Accused denied bail due to detrimental impact on the judicial institution: Madras High Court

The bail petition for the accused in the case of stabbing a judicial officer was denied by the High Court of Madras through the learned bench led by HONOURABLE MR. JUSTICE N Anand Venkatesh in the case of Prakash A. Vs. The State is represented by the Inspector of Police (Criminal Original Petition Case No. 11408 of 2022)

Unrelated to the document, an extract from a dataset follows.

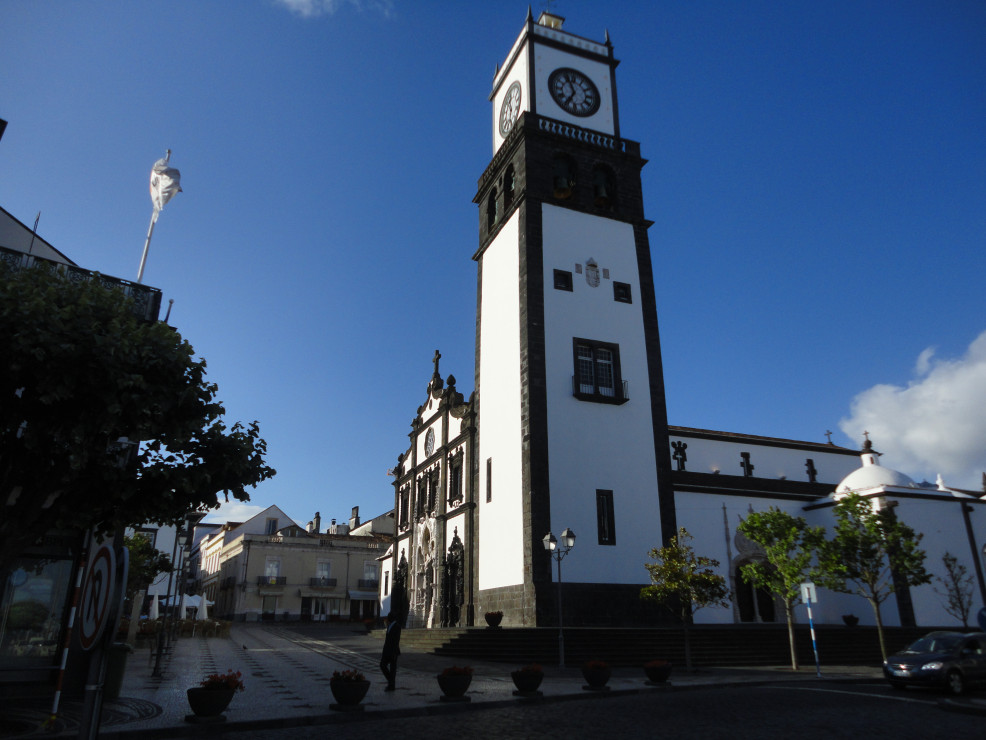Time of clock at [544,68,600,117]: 6:56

FACTS OF THE CASE: Brief facts of the case are as follows; An Office Assistant, Prakash A., was issued a transfer order by his superior, a judicial officer. He was allegedly enraged by the said order, and as a result, he is reported to have taken a knife with him and attempted to attack the Judicial Officer, whom he held responsible for issuing the transfer order. He was charged with violating Sections 332, 324, and 307 of the IPC. The petitioner’s learned counsel stated that the inquiry was completed and that the police had already filed the final report. It was also claimed that the petitioner had already been imprisoned for 75 days. As a result, bail was necessary in order for him to defend himself successfully. It was also stated that the petitioner was willing to abide by the bail conditions set by the Court.On the contrary, the advocate for the government submitted that the issue involved was severe. He added that the matter is at the commitment stage and that the Court may fix a time. It was further submitted that if the petitioner was granted bail, it would seriously impact the institution at large, and acts like these should be taken seriously.

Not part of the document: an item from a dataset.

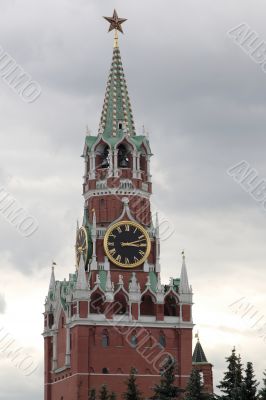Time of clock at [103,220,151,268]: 3:12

JUDGEMENT: After reviewing the submissions of both sides, the single-judge bench stated its concern while dealing with the petition and observed that the issue was to be dealt with utmost seriousness as it impacted the institution at large. “Such an attack has an impact on the institution at large, and hence it must be dealt with utmost seriousness. If the petitioner is granted bail at this stage, it will have a serious impact on the mind of the Judicial Officers who may not feel very comfortable issuing transfer orders or initiating disciplinary proceedings against their staff,” observed Justice Venkatesh. The Court, while agreeing to the contentions made by the government’s counsel, stated that seeing the seriousness of the allegations, the accused could not be granted bail. The Court ordered the Committal Court to refer the case to the Sessions Court in question. The Sessions Court was also ordered to conduct the hearings daily and finish the case within six weeks. It was also ordered that the Sessions Court resolve the matter only on the merits and in line with the law.